─── MATERIAL SUPPLIED ───

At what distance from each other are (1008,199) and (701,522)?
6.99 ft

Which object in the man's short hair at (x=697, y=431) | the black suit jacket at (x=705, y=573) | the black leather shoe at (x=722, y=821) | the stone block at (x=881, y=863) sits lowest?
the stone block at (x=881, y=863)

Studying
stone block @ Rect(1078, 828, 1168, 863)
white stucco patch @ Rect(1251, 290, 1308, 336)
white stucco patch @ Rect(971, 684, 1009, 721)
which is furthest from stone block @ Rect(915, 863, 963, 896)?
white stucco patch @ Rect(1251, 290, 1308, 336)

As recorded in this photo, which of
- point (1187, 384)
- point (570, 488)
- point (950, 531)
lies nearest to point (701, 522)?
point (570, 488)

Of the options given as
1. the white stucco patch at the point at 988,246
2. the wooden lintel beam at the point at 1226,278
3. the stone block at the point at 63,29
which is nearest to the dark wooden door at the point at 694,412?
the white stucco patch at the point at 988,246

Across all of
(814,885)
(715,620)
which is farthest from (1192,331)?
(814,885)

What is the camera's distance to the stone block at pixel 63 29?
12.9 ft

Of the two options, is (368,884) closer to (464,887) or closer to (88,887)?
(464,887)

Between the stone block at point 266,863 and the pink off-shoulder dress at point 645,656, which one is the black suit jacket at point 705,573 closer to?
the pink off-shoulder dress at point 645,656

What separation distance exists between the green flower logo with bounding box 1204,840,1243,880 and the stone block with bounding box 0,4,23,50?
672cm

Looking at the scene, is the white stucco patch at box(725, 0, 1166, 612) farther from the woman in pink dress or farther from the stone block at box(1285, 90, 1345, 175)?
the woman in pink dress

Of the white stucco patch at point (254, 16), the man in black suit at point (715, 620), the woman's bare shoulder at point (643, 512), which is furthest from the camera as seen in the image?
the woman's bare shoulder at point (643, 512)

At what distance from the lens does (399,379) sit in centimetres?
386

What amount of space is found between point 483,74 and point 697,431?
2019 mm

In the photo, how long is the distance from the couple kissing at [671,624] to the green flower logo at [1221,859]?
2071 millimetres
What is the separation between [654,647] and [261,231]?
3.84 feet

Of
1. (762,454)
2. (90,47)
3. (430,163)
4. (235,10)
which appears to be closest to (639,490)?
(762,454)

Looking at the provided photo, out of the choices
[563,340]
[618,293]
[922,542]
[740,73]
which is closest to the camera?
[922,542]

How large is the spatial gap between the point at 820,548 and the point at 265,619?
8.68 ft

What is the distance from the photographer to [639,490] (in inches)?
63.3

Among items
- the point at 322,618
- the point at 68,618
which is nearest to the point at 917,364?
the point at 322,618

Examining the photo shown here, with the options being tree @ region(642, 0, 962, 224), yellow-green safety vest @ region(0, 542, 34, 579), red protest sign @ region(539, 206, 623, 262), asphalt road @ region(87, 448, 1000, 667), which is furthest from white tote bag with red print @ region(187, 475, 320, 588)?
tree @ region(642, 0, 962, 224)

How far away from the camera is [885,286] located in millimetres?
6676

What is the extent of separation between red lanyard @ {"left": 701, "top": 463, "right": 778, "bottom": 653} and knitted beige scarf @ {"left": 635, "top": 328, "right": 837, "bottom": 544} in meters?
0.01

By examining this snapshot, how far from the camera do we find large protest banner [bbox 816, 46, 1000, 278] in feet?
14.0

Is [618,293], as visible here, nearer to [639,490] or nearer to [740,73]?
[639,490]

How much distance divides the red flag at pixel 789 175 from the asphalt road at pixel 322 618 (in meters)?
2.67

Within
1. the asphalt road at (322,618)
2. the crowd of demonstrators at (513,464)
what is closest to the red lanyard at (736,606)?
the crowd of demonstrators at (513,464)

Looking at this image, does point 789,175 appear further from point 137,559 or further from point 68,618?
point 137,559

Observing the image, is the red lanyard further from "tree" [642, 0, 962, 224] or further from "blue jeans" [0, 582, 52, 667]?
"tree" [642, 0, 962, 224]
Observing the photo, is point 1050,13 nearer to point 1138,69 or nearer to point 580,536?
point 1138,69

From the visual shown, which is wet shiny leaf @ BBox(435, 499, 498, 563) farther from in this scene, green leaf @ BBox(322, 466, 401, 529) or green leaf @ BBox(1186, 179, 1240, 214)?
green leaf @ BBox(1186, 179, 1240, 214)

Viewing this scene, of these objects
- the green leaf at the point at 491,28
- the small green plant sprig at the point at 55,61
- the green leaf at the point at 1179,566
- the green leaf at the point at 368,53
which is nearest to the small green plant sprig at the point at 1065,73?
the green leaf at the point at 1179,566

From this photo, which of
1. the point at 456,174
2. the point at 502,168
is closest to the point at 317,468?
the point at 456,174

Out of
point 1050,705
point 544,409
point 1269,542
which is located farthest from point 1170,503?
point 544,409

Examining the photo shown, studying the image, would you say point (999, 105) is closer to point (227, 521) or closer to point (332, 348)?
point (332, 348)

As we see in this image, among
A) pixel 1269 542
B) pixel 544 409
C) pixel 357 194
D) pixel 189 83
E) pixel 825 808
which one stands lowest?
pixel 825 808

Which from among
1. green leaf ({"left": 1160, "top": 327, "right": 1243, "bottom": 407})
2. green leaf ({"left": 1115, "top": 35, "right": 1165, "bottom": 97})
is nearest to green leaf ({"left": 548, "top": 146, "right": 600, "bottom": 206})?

───

■ **PROBLEM TO WORK ON**: Repeat the records above exactly, from the first line to the last.

■ **RESULT**:
At what distance from each other are (1008,199) and (701,522)?
6.99 ft

Which object in the man's short hair at (x=697, y=431) | the black suit jacket at (x=705, y=573) | the black leather shoe at (x=722, y=821) | the stone block at (x=881, y=863) sits lowest?
the stone block at (x=881, y=863)

Studying
stone block @ Rect(1078, 828, 1168, 863)
white stucco patch @ Rect(1251, 290, 1308, 336)
white stucco patch @ Rect(971, 684, 1009, 721)
which is furthest from stone block @ Rect(915, 863, 963, 896)?
white stucco patch @ Rect(1251, 290, 1308, 336)

As recorded in this photo, which of
- point (1187, 384)
- point (570, 488)
- point (950, 531)
lies nearest to point (701, 522)?
point (570, 488)

Of the options given as
1. the white stucco patch at the point at 988,246
2. the wooden lintel beam at the point at 1226,278
3. the stone block at the point at 63,29
which is nearest to the dark wooden door at the point at 694,412?
the white stucco patch at the point at 988,246

Across all of
(814,885)
(715,620)
which is farthest from (1192,331)?
(814,885)

What is the camera's distance to the stone block at pixel 63 29?
12.9 ft

Of the two options, is (368,884) closer to (464,887) or closer to (88,887)?
(464,887)

Between the stone block at point 266,863 and the pink off-shoulder dress at point 645,656, which one is the black suit jacket at point 705,573 closer to?
the pink off-shoulder dress at point 645,656

What separation distance exists between the green flower logo with bounding box 1204,840,1243,880 and the stone block with bounding box 0,4,23,50?
672cm

Looking at the scene, is the white stucco patch at box(725, 0, 1166, 612) farther from the woman in pink dress or farther from the stone block at box(1285, 90, 1345, 175)?
the woman in pink dress

Of the white stucco patch at point (254, 16), the man in black suit at point (715, 620), the woman's bare shoulder at point (643, 512), which is furthest from the camera as seen in the image?
the woman's bare shoulder at point (643, 512)

At what distance from the lens does (399,379) sit in centimetres?
386

What amount of space is found between point 483,74 and point 697,431?
2019 mm

In the photo, how long is the distance from the couple kissing at [671,624] to the green flower logo at [1221,859]?
2071 millimetres
What is the separation between [654,647] and [261,231]?
3.84 feet

Of
1. (762,454)
2. (90,47)
3. (430,163)
4. (235,10)
which appears to be closest to (639,490)?
(762,454)

Looking at the provided photo, out of the choices
[563,340]
[618,293]
[922,542]
[740,73]
which is closest to the camera?
[922,542]

How large is the spatial gap between the point at 820,548 and the point at 265,619?
8.68 ft

What is the distance from the photographer to [639,490] (in inches)?
63.3

Among items
- the point at 322,618
- the point at 68,618
which is nearest to the point at 917,364?
the point at 322,618

Examining the photo shown here, with the options being tree @ region(642, 0, 962, 224), yellow-green safety vest @ region(0, 542, 34, 579), red protest sign @ region(539, 206, 623, 262), asphalt road @ region(87, 448, 1000, 667), which is furthest from white tote bag with red print @ region(187, 475, 320, 588)?
tree @ region(642, 0, 962, 224)

How far away from the camera is [885,286] located in millimetres?
6676

What is the extent of separation between red lanyard @ {"left": 701, "top": 463, "right": 778, "bottom": 653} and knitted beige scarf @ {"left": 635, "top": 328, "right": 837, "bottom": 544} in meters?
0.01

By examining this snapshot, how far from the camera do we find large protest banner [bbox 816, 46, 1000, 278] in feet?
14.0

Is [618,293], as visible here, nearer to [639,490] or nearer to [740,73]?
[639,490]

How much distance divides the red flag at pixel 789 175 from the asphalt road at pixel 322 618 (in meters)?
2.67

Within
1. the asphalt road at (322,618)
2. the crowd of demonstrators at (513,464)
what is closest to the red lanyard at (736,606)?
the crowd of demonstrators at (513,464)

Looking at this image, does point 789,175 appear further from point 137,559 or further from point 68,618?
point 137,559

Observing the image, is the red lanyard further from "tree" [642, 0, 962, 224] or further from "blue jeans" [0, 582, 52, 667]?
"tree" [642, 0, 962, 224]
Observing the photo, is point 1050,13 nearer to point 1138,69 or nearer to point 580,536?
point 1138,69

From the visual shown, which is wet shiny leaf @ BBox(435, 499, 498, 563) farther from in this scene, green leaf @ BBox(322, 466, 401, 529) or green leaf @ BBox(1186, 179, 1240, 214)?
green leaf @ BBox(1186, 179, 1240, 214)

Viewing this scene, of these objects
- the green leaf at the point at 491,28
- the small green plant sprig at the point at 55,61
- the green leaf at the point at 1179,566
- the green leaf at the point at 368,53
which is nearest to the small green plant sprig at the point at 1065,73?
the green leaf at the point at 1179,566

From this photo, which of
1. the point at 456,174
2. the point at 502,168
is closest to the point at 317,468?
the point at 456,174

Out of
point 1050,705
point 544,409
point 1269,542
which is located farthest from point 1170,503?
point 544,409

Examining the photo shown, studying the image, would you say point (999, 105) is closer to point (227, 521) or closer to point (332, 348)?
point (332, 348)

As we see in this image, among
A) pixel 1269 542
B) pixel 544 409
C) pixel 357 194
D) pixel 189 83
E) pixel 825 808
which one stands lowest?
pixel 825 808

Which from among
1. green leaf ({"left": 1160, "top": 327, "right": 1243, "bottom": 407})
2. green leaf ({"left": 1115, "top": 35, "right": 1165, "bottom": 97})
is nearest to green leaf ({"left": 548, "top": 146, "right": 600, "bottom": 206})?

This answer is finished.